→ Required work
Repeat exactly the lines of the listing below, please, starting with the first and ending with the line containing "common name: mountain zebra"; leave out the rest.

→ The records
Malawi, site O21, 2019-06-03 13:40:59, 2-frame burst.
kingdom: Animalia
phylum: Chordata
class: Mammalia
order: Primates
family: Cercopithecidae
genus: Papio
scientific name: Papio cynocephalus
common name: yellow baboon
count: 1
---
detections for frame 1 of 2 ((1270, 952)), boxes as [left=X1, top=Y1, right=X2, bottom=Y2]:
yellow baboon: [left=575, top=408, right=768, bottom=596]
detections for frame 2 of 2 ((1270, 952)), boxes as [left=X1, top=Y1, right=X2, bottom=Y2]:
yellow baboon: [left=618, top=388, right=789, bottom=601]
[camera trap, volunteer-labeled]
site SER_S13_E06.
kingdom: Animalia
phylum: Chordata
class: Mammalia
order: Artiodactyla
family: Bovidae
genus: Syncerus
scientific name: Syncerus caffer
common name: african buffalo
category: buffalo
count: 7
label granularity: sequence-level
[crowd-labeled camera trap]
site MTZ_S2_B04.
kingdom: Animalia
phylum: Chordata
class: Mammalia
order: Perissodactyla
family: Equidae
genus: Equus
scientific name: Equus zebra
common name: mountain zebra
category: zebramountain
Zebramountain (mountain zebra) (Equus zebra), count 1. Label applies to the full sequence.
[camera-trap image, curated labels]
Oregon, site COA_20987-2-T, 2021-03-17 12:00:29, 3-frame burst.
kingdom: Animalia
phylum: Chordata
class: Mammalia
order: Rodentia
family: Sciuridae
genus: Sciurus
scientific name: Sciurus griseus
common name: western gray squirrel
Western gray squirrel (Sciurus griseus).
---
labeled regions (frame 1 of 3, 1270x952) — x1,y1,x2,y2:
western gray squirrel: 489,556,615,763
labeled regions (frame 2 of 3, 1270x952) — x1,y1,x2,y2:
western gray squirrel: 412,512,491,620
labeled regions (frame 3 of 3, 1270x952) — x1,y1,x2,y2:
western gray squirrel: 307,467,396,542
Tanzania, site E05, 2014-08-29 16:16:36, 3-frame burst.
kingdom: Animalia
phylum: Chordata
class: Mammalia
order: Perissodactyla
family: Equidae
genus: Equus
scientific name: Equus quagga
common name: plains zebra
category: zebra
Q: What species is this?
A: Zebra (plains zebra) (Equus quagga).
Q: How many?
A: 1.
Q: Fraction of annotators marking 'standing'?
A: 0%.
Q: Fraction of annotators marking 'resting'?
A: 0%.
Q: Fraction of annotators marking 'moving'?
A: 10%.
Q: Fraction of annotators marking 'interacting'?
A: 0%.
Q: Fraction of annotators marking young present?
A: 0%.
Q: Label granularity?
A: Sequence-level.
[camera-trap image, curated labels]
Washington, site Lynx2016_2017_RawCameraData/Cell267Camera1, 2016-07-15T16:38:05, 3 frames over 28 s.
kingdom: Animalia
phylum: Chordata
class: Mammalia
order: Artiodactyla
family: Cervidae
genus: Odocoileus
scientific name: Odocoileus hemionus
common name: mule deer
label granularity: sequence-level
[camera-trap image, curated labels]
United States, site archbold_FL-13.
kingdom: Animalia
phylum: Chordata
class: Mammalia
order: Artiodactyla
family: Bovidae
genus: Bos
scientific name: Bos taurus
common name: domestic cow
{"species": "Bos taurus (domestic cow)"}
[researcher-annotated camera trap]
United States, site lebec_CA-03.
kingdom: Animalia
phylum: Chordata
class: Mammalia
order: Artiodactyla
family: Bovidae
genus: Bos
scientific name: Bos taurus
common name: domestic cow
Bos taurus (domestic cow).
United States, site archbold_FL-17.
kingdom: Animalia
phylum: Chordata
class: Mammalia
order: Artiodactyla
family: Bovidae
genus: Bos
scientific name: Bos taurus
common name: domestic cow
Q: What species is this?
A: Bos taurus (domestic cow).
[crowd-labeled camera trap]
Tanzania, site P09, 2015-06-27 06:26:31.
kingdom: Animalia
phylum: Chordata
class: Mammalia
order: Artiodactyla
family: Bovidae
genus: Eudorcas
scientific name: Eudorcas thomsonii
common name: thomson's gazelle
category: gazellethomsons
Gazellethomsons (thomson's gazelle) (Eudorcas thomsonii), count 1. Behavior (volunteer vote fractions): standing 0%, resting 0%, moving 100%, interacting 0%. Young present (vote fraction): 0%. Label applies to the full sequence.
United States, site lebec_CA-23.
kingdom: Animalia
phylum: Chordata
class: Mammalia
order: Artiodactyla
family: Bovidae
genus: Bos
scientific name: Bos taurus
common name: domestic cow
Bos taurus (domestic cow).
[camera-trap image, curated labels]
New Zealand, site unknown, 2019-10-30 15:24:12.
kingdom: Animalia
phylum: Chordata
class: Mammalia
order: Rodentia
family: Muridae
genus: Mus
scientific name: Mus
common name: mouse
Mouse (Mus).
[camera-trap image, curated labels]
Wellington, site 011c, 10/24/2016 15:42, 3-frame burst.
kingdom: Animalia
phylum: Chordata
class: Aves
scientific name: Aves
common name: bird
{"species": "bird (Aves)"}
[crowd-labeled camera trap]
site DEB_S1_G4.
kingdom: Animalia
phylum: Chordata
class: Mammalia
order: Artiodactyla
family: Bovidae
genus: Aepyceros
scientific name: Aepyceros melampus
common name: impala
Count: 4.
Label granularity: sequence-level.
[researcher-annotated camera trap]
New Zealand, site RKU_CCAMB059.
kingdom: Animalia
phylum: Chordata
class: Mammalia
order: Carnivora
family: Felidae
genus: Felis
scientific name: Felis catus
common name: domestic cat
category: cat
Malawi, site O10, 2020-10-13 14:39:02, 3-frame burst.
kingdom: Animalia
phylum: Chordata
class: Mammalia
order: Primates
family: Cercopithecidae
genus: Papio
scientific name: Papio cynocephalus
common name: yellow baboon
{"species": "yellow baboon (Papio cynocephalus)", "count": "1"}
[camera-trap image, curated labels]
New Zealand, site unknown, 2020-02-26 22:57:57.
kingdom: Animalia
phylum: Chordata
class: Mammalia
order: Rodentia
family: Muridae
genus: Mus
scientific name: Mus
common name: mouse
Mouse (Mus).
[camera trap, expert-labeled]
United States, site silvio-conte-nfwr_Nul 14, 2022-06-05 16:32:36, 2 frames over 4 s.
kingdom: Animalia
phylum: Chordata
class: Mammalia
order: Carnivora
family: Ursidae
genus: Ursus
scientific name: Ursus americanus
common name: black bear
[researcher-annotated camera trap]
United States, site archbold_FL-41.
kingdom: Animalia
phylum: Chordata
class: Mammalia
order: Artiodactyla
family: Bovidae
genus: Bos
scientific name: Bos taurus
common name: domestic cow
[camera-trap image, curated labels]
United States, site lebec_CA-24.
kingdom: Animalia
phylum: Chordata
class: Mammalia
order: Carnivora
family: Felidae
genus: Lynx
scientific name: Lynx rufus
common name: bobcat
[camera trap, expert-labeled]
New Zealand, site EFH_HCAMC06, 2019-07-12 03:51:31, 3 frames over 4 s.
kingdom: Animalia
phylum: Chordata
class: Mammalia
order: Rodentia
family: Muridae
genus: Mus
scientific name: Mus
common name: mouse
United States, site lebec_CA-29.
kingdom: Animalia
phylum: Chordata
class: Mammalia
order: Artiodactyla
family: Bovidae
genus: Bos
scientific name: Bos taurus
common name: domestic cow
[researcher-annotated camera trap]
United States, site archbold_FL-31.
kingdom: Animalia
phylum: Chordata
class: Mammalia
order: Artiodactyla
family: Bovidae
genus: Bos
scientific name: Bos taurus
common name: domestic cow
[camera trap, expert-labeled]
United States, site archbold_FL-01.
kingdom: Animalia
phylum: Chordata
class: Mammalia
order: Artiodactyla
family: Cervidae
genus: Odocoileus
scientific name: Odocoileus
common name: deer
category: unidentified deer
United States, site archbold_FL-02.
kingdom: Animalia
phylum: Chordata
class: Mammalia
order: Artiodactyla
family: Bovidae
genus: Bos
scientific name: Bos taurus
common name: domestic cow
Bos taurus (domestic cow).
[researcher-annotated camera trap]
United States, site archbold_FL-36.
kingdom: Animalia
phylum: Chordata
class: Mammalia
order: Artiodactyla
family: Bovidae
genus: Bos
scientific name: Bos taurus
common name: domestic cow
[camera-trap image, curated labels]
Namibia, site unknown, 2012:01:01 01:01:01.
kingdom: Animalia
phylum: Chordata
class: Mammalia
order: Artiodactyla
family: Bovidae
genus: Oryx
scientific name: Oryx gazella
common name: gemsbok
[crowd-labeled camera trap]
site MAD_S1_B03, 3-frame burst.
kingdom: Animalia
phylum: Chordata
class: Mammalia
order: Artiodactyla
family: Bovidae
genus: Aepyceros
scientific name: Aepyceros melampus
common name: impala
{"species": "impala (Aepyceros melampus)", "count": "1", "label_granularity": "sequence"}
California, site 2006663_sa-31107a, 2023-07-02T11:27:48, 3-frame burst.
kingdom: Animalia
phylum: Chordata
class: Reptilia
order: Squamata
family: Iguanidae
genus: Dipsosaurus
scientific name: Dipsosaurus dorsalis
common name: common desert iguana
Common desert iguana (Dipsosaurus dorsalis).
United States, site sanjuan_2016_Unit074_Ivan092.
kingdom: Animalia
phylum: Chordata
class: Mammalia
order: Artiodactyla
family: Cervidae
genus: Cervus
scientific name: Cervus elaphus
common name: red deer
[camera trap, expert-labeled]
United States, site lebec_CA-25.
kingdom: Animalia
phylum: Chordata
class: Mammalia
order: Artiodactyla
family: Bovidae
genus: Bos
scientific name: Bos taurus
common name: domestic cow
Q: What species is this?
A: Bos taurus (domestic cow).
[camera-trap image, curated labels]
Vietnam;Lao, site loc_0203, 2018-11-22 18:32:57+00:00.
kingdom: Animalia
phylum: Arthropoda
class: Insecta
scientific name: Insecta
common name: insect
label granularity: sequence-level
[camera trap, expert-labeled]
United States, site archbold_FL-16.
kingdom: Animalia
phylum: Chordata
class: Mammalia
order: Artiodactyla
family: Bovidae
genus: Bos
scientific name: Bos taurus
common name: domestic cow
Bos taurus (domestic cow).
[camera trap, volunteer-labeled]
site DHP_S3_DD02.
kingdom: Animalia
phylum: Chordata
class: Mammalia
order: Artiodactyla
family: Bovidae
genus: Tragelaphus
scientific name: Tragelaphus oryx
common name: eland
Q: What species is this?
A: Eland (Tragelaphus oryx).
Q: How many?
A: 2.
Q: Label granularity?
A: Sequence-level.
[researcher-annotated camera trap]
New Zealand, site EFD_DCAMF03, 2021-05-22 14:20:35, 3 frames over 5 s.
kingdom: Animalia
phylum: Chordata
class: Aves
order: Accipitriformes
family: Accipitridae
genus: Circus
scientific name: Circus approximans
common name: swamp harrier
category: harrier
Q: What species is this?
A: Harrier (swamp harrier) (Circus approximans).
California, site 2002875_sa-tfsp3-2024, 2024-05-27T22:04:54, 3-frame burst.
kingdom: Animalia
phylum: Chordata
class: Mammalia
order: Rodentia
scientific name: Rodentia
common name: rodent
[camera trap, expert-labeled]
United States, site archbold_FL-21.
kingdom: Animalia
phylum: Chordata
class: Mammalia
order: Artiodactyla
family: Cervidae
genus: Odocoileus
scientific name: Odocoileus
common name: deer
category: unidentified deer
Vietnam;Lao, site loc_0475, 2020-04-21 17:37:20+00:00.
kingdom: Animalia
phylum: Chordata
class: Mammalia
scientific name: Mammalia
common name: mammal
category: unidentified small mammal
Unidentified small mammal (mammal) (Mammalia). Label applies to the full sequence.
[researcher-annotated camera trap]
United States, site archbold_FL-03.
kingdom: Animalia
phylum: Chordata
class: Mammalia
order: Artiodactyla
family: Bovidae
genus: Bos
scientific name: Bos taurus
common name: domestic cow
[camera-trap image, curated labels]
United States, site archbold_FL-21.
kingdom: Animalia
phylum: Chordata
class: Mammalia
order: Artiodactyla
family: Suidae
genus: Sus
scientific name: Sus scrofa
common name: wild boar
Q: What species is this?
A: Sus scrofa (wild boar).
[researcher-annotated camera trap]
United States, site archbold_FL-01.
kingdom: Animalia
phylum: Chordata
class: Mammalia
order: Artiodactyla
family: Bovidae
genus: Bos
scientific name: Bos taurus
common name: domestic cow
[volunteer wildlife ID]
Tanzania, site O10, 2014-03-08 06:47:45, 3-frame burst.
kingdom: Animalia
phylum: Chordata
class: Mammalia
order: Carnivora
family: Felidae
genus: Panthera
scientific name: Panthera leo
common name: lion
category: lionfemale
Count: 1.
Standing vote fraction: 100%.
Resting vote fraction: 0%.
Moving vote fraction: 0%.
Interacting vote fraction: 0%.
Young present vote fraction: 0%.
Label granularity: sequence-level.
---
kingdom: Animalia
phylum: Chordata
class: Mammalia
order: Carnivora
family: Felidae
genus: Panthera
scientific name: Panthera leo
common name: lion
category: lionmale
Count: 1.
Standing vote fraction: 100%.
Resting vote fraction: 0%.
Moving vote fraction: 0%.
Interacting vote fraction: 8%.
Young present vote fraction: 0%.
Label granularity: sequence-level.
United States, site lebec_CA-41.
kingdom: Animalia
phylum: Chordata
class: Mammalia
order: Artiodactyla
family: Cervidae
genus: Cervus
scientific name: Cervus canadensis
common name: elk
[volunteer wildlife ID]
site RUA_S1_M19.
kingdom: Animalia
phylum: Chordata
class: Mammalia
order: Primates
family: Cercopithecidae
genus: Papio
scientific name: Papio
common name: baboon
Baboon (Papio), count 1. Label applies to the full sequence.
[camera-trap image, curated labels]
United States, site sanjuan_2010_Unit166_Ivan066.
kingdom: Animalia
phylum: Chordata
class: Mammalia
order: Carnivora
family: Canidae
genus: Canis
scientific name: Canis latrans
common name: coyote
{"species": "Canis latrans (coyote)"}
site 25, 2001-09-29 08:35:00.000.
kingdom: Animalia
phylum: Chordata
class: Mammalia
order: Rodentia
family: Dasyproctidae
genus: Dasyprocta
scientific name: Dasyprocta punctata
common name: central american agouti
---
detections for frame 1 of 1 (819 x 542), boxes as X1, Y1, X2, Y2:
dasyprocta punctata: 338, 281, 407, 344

→ Result for this task
Malawi, site O21, 2019-06-03 13:40:59, 2-frame burst.
kingdom: Animalia
phylum: Chordata
class: Mammalia
order: Primates
family: Cercopithecidae
genus: Papio
scientific name: Papio cynocephalus
common name: yellow baboon
count: 1
---
detections for frame 1 of 2 ((1270, 952)), boxes as [left=X1, top=Y1, right=X2, bottom=Y2]:
yellow baboon: [left=575, top=408, right=768, bottom=596]
detections for frame 2 of 2 ((1270, 952)), boxes as [left=X1, top=Y1, right=X2, bottom=Y2]:
yellow baboon: [left=618, top=388, right=789, bottom=601]
[camera trap, volunteer-labeled]
site SER_S13_E06.
kingdom: Animalia
phylum: Chordata
class: Mammalia
order: Artiodactyla
family: Bovidae
genus: Syncerus
scientific name: Syncerus caffer
common name: african buffalo
category: buffalo
count: 7
label granularity: sequence-level
[crowd-labeled camera trap]
site MTZ_S2_B04.
kingdom: Animalia
phylum: Chordata
class: Mammalia
order: Perissodactyla
family: Equidae
genus: Equus
scientific name: Equus zebra
common name: mountain zebra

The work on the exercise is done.